Bridges Vs. Butter
IT'S not clear why a major section of the nation's interstate highway system collapsed last Wednesday night over the Mississippi River in Minnesota, causing at least five deaths and indefinitely severing an important transportation link. But one thing has been all too clear for decades: America is neglecting its vital physical infrastructure, and the bill is coming due.
As a nation, we've long borrowed from our future; everybody knows about the inevitable Social Security and Medicare crises coming in the next three decades as the number of retirees expands in relation to the number of workers. Far fewer people understand that we've also been borrowing from our past.
The federal highway system, the backbone of America's modern economy, turned 50 last year. But we haven't spent enough, or thought enough, to keep it - and other physical assets that previous generations built - in good working order.
We spend only 60 percent of what's needed to keep roads in good condition, according to the American Society of Civil Engineers. In New York state, for instance, 35 percent of major roads are in "poor or mediocre condition," says the ASCE, while 38 percent of bridges are "structurally deficient or functionally obsolete."
Yes, even where they're safe enough, transportation assets suffer from obsolescence, as traffic and vehicle weights increase each year while road spending lags. The Tappan Zee Bridge, for one, needs a major upgrade - not only because it's past its useful life span, but because it handles far more traffic today than it was ever meant to. Anyone who endures rush-hour traffic on the nation's major urban highways knows that the same is true for their roads, too.
And it's not just roads and highways; mass-transit assets in major cities badly need upgrades, as well. The ASCE gave the nation's infrastructure - including airports, bridges, dams, water and wastewater systems, rails and roads - a grade of "D" two years ago, warning that "with each passing day, aging or overburdened infrastructure threatens America's economy and our quality of life."
More to the point: New Orleans's decimation after Katrina wasn't a natural disaster - it happened because the city's levees failed.
It's easy to see how all this happened. If the '50s were the decade of infrastructure, the '60s were the decade of entitlements and social services - and those '60s never ended: Just five years ago, a Republican Congress scrambled to add a huge new prescription-drug benefit to the 1965 Medicare program.
Even when we do spend money on infrastructure, it often suffers from confusion of purpose. Congress treats federal transportation bills as opportunities for political earmarks, rather than for rational growth. And states uses infrastructure projects as ways to funnel money to politically favored contractors and powerful construction unions, rather than as worthwhile undertakings to be done as efficiently and effectively as possible.
At the state level, Medicaid spending dwarfs infrastructure spending, and most governors don't sound the alarm. One exception is California Gov. Arnold Schwarzenegger, who expressed grave concern about his own state's levees and other assets in the months after Katrina - and has now won voter approval to float tens of billions of dollars in bonds to fund infrastructure upgrades.

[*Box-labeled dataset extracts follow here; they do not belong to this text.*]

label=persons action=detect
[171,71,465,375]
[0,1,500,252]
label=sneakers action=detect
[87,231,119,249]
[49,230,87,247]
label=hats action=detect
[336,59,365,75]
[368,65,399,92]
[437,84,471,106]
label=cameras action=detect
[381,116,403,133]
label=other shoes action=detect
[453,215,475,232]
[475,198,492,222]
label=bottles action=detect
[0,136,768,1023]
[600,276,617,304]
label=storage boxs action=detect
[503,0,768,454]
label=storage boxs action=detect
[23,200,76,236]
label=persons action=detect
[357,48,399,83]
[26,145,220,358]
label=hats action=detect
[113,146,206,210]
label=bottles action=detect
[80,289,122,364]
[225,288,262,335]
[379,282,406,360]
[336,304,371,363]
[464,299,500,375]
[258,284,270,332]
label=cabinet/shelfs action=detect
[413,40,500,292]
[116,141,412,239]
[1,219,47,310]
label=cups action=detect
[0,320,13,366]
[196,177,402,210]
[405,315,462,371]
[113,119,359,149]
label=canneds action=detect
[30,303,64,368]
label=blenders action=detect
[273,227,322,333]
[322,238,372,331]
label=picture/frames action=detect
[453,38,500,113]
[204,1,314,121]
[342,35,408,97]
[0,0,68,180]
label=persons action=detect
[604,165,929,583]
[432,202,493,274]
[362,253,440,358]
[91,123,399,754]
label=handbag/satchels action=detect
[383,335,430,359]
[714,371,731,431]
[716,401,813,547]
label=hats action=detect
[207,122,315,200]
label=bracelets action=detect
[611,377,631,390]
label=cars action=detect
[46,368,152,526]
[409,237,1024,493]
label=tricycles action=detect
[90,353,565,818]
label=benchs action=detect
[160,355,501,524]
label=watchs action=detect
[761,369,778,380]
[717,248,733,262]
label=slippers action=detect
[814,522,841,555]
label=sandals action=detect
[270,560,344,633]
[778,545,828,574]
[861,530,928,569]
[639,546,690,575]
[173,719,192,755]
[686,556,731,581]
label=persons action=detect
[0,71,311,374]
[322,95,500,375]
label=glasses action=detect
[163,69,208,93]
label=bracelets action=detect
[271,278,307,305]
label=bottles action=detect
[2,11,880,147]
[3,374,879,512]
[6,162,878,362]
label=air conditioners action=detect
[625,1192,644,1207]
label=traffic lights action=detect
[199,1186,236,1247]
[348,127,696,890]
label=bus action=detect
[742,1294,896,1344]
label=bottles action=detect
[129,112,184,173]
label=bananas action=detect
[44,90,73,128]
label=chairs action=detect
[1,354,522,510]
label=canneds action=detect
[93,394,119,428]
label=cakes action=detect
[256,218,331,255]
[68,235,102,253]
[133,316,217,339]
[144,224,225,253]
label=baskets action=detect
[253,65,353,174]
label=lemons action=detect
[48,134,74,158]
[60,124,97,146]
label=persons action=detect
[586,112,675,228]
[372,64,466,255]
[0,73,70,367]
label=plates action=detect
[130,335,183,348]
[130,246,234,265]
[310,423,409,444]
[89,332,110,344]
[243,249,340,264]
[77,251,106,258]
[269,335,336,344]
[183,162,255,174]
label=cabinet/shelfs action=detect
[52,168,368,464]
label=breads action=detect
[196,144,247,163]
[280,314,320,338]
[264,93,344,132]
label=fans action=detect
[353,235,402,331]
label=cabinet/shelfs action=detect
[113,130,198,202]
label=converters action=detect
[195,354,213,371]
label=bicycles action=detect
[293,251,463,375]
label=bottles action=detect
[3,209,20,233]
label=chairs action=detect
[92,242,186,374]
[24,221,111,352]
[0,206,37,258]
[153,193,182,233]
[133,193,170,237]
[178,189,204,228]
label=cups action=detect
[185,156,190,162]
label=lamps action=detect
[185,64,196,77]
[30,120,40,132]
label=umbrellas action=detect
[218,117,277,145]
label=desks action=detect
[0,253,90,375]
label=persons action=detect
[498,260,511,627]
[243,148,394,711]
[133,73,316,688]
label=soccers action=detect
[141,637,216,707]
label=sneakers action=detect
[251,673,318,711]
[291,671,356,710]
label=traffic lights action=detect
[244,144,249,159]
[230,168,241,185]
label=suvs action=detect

But Schwarzenegger and California's Legislature don't want to cut back on anything else to pay for that investment, preferring both bridges and butter - and that's not sustainable for long.
What of New York City? Well, it sounds great that we've spent $3 billion in the past eight years fixing up our bridges. But a billion dollars doesn't go very far these days when it comes to infrastructure - and in the same time period, the city has spent about $40 billion on Medicaid.
When you spend money to fix a bridge, you get a fixed bridge; when you spend money on social services, you get . . . to spend more money on social services.
And yes, the private sector has a bigger role to play - but it's no panacea: Even when a private-sector firm agrees to take some responsibility and risk on an infrastructure project, a government entity has to pay the private company to do so. That happens either directly, by paying the company with tax dollars for its work, or indirectly, for example, by signing over drivers' toll payments directly to the company. Private firms can introduce efficiencies, sure - but they don't absolve the government of its responsibility to invest in public infrastructure.
The problem isn't just the possibility of future disasters. To understand the true scope of what we're facing, think about that other boring problem that nobody likes to worry about: Our unfunded obligations to Social Security and Medicare, incurred by borrowing from the future for so long. Many independent experts say that even with robust economic and productivity growth, America simply can't grow its way out of these entitlement-program problems.
We'll see about that. But we definitely can't grow our way out if, during the very years when we need the growth to fund benefits for retiring baby boomers, our economy is straitjacketed by failing, outdated physical infrastructure.
Our future obligations continue to grow while the assets that we have - gifts from the past - deteriorate.